Trump impeachment hearings in the Senate will be held six days a week, Monday through Saturday.

U.S. House of Representatives votes on Trump impeachment on Capitol Hill in Washington on December 19, 2019. (photo credit: REUTERS/JONATHAN ERNST)
U.S. House of Representatives votes on Trump impeachment on Capitol Hill in Washington on December 19, 2019.
(photo credit: REUTERS/JONATHAN ERNST)
Here is what to look out for next as the proceedings advance in US President Donald Trump's impeachment trial in the Senate:

Jan. 20
• The House filed its reply to Trump's response to the Senate trial summons.
• Trump filed a trial brief that called for an immediate dismissal of the House of Representatives' two articles of impeachment.
Starting Jan. 21
• The House has until noon (1700 GMT) to file a rebuttal brief to the White House trial brief, if it so chooses.
• The trial resumes at 1 p.m. (1800 GMT) and is expected to continue six days a week, with the exception of Sundays.
• A vote could be held sometime during Jan. 21 on Senate Majority Leader Mitch McConnell's proposed rules governing the first phase of the trial, which would leave open the option of voting later on whether witnesses would testify and new evidence could be introduced.
• Democrats are expected to try to amend McConnell's rules to stipulate that witnesses must be called, possibly leading to extended debate over the rules of the trial.
• Once the rules have been adopted, Democratic House "managers" who form the prosecution team would begin to present their case against Trump. It is unclear whether that will start on Jan. 21 or the next day. When the House managers have finished, the president's team will respond with its opening arguments. The arguments are expected to take several days to present, with the senators, sitting as jurors, listening.

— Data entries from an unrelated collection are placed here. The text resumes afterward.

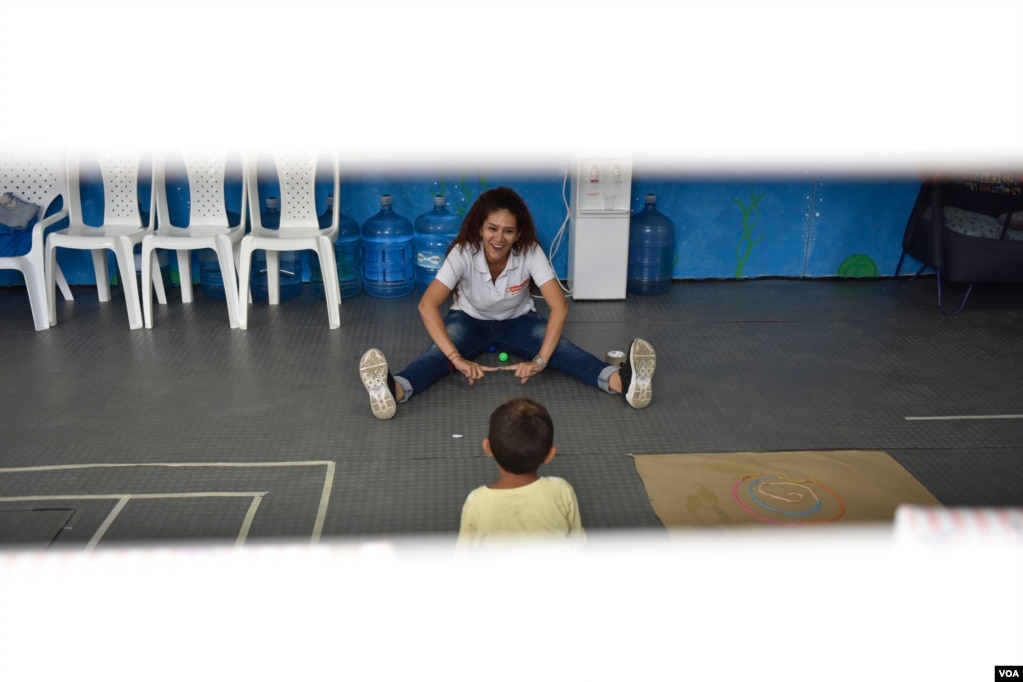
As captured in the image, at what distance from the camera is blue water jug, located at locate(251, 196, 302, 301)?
13.8 feet

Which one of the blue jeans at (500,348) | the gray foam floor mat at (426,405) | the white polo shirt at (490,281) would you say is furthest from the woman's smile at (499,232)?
the gray foam floor mat at (426,405)

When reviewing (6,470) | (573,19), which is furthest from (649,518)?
(6,470)

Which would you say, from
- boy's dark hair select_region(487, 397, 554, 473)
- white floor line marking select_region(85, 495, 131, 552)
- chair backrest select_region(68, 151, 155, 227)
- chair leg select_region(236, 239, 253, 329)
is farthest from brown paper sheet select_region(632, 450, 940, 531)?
chair backrest select_region(68, 151, 155, 227)

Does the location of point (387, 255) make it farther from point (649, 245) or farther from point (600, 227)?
point (649, 245)

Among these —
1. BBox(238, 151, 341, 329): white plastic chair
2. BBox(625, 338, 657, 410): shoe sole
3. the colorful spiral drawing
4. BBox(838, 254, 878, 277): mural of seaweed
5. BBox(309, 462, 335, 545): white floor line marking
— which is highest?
BBox(238, 151, 341, 329): white plastic chair

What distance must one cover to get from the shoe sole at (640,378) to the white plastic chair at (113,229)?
2.15m

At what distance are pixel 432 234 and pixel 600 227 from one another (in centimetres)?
87

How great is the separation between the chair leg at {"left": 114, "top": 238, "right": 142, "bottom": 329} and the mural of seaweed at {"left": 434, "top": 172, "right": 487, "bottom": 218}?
1.46 meters

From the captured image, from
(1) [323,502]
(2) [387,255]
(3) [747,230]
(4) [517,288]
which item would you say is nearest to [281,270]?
(2) [387,255]

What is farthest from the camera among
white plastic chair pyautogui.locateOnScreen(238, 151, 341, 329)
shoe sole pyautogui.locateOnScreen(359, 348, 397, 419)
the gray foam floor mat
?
white plastic chair pyautogui.locateOnScreen(238, 151, 341, 329)

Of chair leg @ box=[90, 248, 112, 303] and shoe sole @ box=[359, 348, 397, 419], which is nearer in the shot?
shoe sole @ box=[359, 348, 397, 419]

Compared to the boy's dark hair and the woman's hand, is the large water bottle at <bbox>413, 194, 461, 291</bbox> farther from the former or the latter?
the boy's dark hair

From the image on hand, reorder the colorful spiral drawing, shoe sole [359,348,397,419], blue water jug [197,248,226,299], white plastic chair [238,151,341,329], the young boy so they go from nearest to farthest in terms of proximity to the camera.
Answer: the young boy → the colorful spiral drawing → shoe sole [359,348,397,419] → white plastic chair [238,151,341,329] → blue water jug [197,248,226,299]

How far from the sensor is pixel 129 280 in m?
3.62
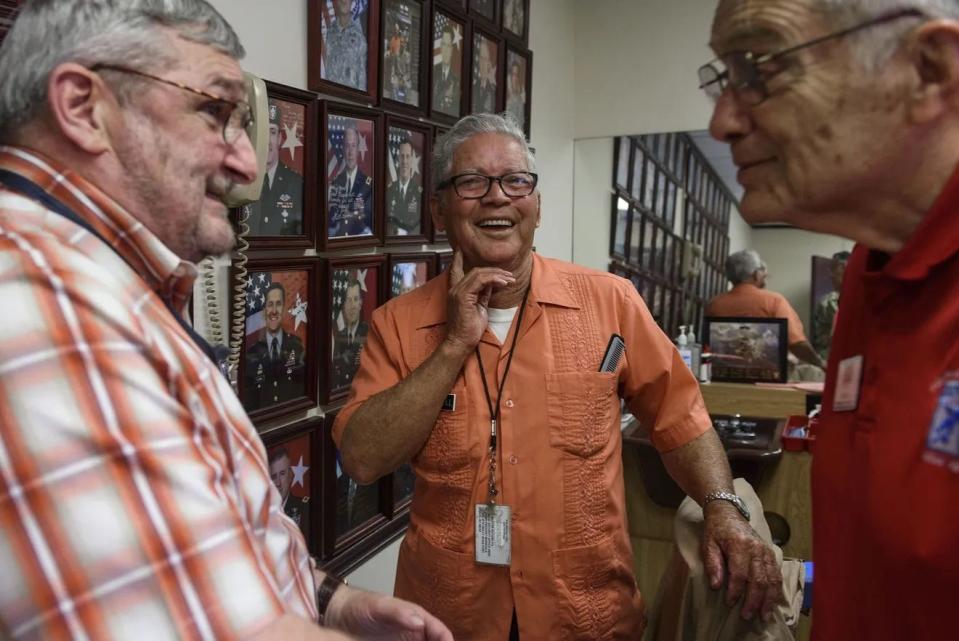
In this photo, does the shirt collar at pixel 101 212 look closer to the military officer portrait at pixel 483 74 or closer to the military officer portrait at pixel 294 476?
the military officer portrait at pixel 294 476

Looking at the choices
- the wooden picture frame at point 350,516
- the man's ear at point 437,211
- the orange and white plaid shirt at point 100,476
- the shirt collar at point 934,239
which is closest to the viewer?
the orange and white plaid shirt at point 100,476

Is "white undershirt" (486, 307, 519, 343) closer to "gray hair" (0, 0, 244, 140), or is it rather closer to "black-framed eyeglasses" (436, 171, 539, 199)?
"black-framed eyeglasses" (436, 171, 539, 199)

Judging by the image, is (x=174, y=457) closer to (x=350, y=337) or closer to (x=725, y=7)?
(x=725, y=7)

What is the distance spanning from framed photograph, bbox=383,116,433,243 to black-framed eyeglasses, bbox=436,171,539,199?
74 cm

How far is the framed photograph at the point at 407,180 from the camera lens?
2.51 meters

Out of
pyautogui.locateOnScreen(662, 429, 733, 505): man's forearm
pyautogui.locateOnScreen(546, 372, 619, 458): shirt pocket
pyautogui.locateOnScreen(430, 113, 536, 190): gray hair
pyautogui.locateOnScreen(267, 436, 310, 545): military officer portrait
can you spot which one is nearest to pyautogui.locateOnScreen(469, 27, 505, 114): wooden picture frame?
pyautogui.locateOnScreen(430, 113, 536, 190): gray hair

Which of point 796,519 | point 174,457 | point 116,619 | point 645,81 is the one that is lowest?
point 796,519

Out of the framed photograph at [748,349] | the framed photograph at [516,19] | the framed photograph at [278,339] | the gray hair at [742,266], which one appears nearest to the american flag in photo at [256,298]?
the framed photograph at [278,339]

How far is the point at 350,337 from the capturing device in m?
2.38

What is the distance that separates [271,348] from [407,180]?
2.84 ft

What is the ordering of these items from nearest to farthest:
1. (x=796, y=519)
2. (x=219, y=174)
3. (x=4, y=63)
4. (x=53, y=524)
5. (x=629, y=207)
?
1. (x=53, y=524)
2. (x=4, y=63)
3. (x=219, y=174)
4. (x=796, y=519)
5. (x=629, y=207)

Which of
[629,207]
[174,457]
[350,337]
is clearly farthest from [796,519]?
[174,457]

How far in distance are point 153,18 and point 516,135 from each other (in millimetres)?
1038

Two sources have said that each side could get a maximum of 24 hours to present their cases. The 48 hours would be further divided into four 12-hour sessions, the sources said.
• Following the opening arguments, senators would be given time to submit questions to each side.
Late January to early February
• Democrats are expected to continue pushing to hear from witnesses during the trial. If McConnell's resolution on initial trial rules is adopted, as expected, senators would likely vote some time after the trial has started on whether to introduce witness testimony sought by the Democrats.
• That could be followed by votes to present final arguments if witnesses are not approved by a majority of the Senate.
Feb. 4
• Trump is scheduled to deliver the annual State of the Union address to a joint session of Congress.